Patrick Mullins back on Gaelic Warrior as Irish Gold Cup threat to Galopin Des Champs

Patrick Mullins will reunite with Gaelic Warrior in Saturday’s Paddy Power Irish Gold Cup at Leopardstown (3.30).

The 8-year-old is capable of putting real heat on stablemate Galopin Des Champs as he chases a fourth consecutive renewal.

Galopin Des Champs, ridden by Paul Townend, heads the betting in a record 13-runner field and a win would draw him level with Florida Pearl’s four Irish Gold Cups. But Gaelic Warrior brings a profile that reads like a warning label: five Grade 1s, a John Durkan Chase win over Fact To File in November, and a short-head defeat in the King George at Kempton behind The Jukebox Man and Banbridge.

Mullins has been aboard for two of those top-level strikes — at Limerick as a novice chaser in 2023 and when Gaelic Warrior powered through the Bowl over 3m1f at Aintree last April — and the jockey made clear how much the reunion means. “I’m delighted to get back on him and we’ve had some great days together,” he said. “I ride him out as well and know him well.”

Mullins’ not hiding from ‘patchy’ record

The tactical question is whether Gaelic Warrior can deliver that raw engine at Leopardstown. It’s a track where he has yet to win in three chase starts. Mullins didn’t dress it up, calling the record “a little bit patchy”. But he pointed to evidence the horse can still travel and compete there. He referenced a Leopardstown Christmas run over two miles when he split Marine Nationale and Solness.

Conditions look set to demand stamina and composure, and Mullins insisted soft ground will not blunt the horse’s action. “I don’t think soft ground bothers him at all… I won on him at Aintree on good ground. It won’t be any issue,” he said.
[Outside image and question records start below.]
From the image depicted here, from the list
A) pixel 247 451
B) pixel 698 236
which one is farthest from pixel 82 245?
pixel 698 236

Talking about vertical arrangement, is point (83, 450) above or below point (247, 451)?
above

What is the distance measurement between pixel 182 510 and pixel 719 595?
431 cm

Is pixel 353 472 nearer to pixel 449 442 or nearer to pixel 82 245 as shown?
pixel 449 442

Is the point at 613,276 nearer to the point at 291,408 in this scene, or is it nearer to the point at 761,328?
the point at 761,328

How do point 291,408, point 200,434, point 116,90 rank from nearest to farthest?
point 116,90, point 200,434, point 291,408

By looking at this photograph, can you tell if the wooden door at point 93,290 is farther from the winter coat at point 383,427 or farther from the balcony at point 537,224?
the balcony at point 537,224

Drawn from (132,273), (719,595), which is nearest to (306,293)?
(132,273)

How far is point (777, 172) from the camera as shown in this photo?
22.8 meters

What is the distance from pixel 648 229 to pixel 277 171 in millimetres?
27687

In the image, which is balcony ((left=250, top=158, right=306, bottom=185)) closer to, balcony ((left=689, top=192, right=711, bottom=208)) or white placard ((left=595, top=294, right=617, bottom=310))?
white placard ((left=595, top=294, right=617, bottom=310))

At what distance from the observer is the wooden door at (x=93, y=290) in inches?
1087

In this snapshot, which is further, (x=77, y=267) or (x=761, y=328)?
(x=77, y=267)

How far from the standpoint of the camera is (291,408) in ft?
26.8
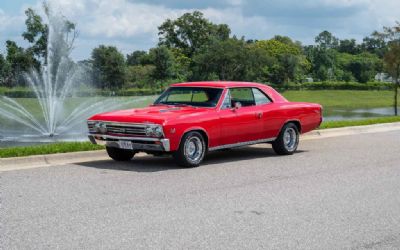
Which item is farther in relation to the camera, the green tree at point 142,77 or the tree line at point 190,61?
the green tree at point 142,77

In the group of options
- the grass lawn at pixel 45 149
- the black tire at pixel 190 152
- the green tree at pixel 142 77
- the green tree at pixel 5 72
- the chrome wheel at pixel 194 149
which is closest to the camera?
the black tire at pixel 190 152

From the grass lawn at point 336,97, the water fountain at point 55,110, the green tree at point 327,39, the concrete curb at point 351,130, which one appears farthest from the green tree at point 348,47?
the concrete curb at point 351,130

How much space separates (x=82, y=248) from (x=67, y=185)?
328cm

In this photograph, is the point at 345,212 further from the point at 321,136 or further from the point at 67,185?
the point at 321,136

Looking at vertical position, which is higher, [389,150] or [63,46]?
[63,46]

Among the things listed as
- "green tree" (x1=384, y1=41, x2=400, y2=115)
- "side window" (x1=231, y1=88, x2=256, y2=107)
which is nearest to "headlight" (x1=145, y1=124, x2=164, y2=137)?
"side window" (x1=231, y1=88, x2=256, y2=107)

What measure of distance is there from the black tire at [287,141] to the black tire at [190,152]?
7.45 ft

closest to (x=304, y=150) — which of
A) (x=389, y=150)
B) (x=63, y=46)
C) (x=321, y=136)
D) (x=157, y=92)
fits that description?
(x=389, y=150)

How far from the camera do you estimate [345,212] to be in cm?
755

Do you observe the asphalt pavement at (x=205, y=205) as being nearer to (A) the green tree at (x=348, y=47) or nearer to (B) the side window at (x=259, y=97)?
(B) the side window at (x=259, y=97)

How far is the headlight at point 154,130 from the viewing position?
10367mm

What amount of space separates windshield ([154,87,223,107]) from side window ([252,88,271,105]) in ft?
3.25

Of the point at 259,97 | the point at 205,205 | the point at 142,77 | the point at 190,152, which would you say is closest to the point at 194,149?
the point at 190,152

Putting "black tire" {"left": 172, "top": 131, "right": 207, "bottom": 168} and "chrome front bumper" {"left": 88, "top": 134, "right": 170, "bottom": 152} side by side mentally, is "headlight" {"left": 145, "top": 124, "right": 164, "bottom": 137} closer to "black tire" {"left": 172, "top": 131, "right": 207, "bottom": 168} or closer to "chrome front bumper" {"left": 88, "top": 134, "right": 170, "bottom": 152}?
"chrome front bumper" {"left": 88, "top": 134, "right": 170, "bottom": 152}
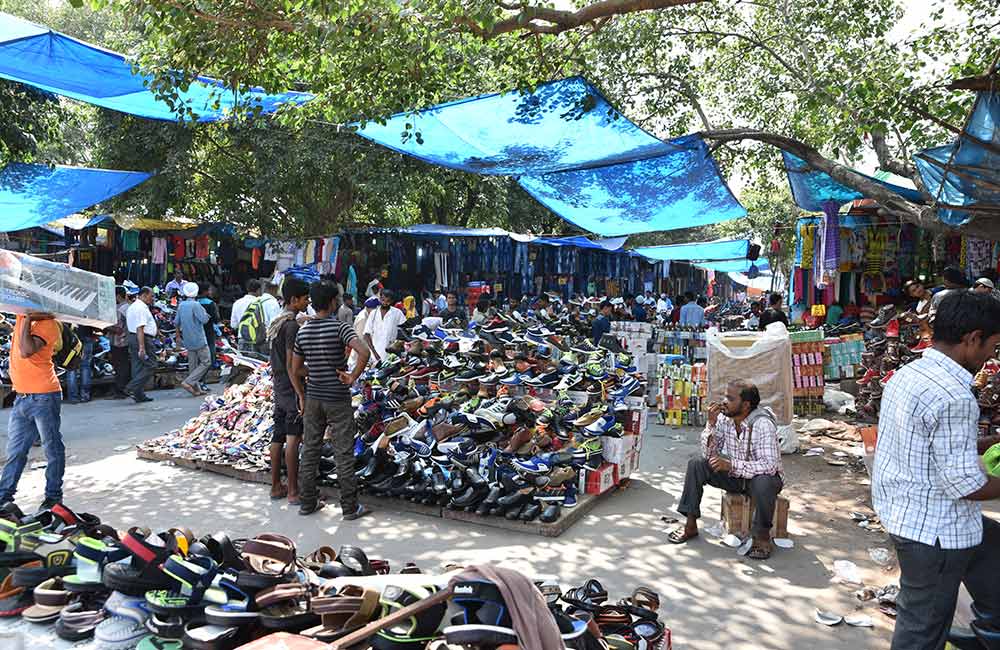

What Mullins does need is Gaelic Warrior to drop his head and breathe, not grab the bridle and try to bully his way through the early fractions. “He’s a horse that has such strength, but since he’s had the hood on I think it’s made him a lot more tractable,” he said, before adding the caveat every punter understands: “As you saw in the John Durkan, if he wants to do something, he’s going to do it.”